Protein found in humans

ATP-binding cassette sub-family C member 2 (ABCC2) is a protein that in humans is encoded by the ABCC2 gene. ABCC2 is also known as Multidrug resistance-associated protein 2 (MRP2) and canalicular multispecific organic anion transporter 1 (cMOAT).

== Function ==

MRP2 is a member of the superfamily of ATP-binding cassette (ABC) transporters. ABC proteins transport various molecules across extra- and intra-cellular membranes. ABC genes are divided into seven distinct subfamilies (ABC1, MDR/TAP, MRP, ALD, OABP, GCN20, White). More specifically, this protein is a member of the MRP subfamily, which is involved in multi-drug resistance. This protein is expressed in the canalicular (apical) part of the hepatocyte and functions in biliary transport. Substrates include anticancer drugs such as vinblastine; therefore, this protein appears to contribute to drug resistance in mammalian cells.

MRP2 is also expressed in the apical membrane of proximal renal tubule endothelial cells where they are involved in the excretion of small organic anions.

== MRP2 inhibitors ==

| Drug | Class | Indications | Source | Structure |
|---|---|---|---|---|
| probenecid | uricosuric | gout hyperuricemia |  |  |
| furosemide | loop diuretic | heart failure edema |  |  |
| ritonavir | protease inhibitor | antiretroviral |  |  |
| saquinavir | protease inhibitor | antiretroviral |  |  |
| lamivudine | Nucleoside analog | antiviral |  |  |
| abacavir | Nucleoside analog | antiretroviral |  |  |
| emtricitabine | Nucleoside analog | antiviral |  |  |
| efavirenz | NNRTI | antiretroviral |  |  |
| delavirdine | NNRTI | antiretroviral |  |  |
| nevirapine | NNRTI | antiretroviral |  |  |
| cidofovir | nucleoside phosphonate | antiviral |  |  |
| adefovir | nucleoside phosphonate | antiviral |  |  |
| tenofovir | nucleoside phosphonate | antiviral |  |  |

== Clinical significance ==
=== Dubin–Johnson syndrome ===

Several different mutations in this gene have been observed in patients with Dubin–Johnson syndrome (DJS), an autosomal recessive disorder characterized by conjugated hyperbilirubinemia.

=== Iatrogenic Fanconi syndrome ===

Many negatively charged metabolic waste products are eliminated from the body by the kidneys. These organic anions are transported from the blood into the endothelial cells of the renal proximal tubules by the OAT1 transporter.

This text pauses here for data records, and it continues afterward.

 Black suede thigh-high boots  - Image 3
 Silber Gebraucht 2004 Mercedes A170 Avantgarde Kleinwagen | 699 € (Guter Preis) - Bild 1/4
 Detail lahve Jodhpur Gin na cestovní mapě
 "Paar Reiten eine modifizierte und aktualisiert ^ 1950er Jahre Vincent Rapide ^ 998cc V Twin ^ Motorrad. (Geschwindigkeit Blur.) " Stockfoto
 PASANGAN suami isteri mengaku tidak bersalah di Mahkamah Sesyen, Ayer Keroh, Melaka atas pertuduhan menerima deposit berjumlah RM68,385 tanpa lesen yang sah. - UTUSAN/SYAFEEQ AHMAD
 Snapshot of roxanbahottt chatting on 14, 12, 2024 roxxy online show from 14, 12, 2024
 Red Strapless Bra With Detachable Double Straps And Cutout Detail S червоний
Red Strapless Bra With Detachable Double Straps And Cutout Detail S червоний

From there, these waste molecules are transported into the lumen of the tubule by the MRP2 transporter. Many drugs are eliminated from the body by this mechanism. Some of these drugs pass through the MRP2 transporter slowly. This may cause a buildup of organic anions in the cytoplasm of the cells.

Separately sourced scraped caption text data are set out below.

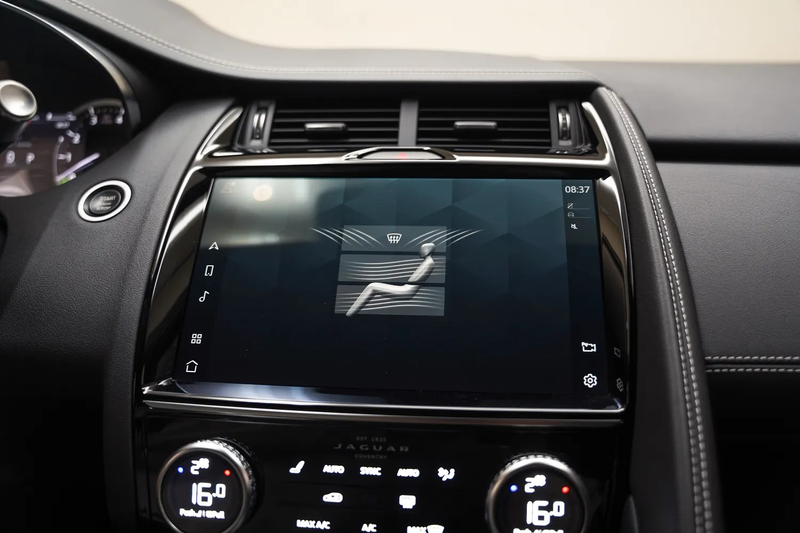 Jaguar E-Pace P300e PHEV 1.5 R-Dynamic SE [ Panorama Leder Navi — photo 10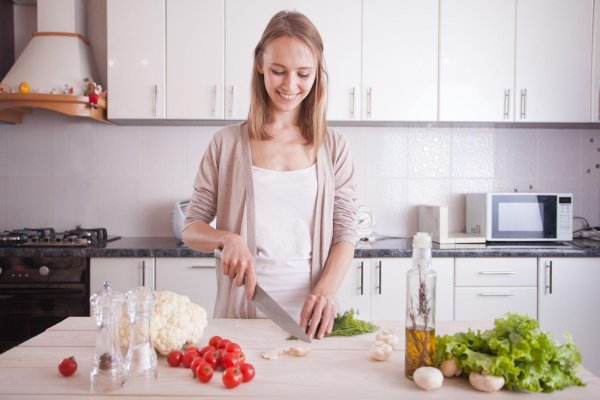 кухня девушка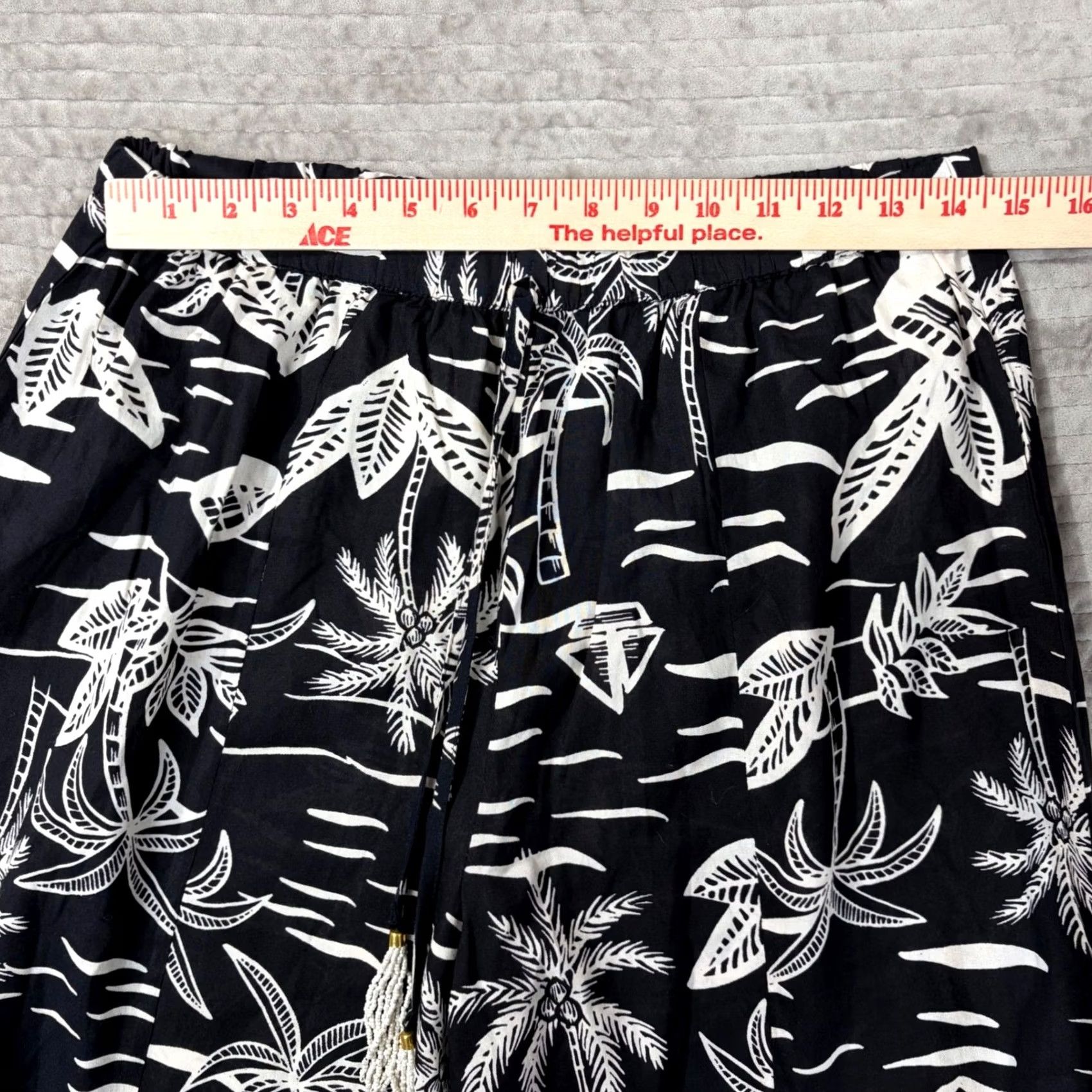 Vintage VINTAGE? NO — True Destinations Tropical Palm Tree Print Wide Leg Rayon Pants Black L Size 36" / US 14 / IT 50 - 3 Thumbnail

Drugs that inhibit the MRP2 transporter can cause a buildup of organic anions inside renal proximal tubule cells. If some of these organic anions inhibit mitochondrial DNA synthesis, it may cause iatrogenic Fanconi syndrome. The nucleoside phosphonate adefovir is a MRP2 inhibitor that has been linked to kidney disease. Tenofovir and cidofovir are also nucleoside phosphonates that inhibit MRP2 and have been associated with Fanconi syndrome.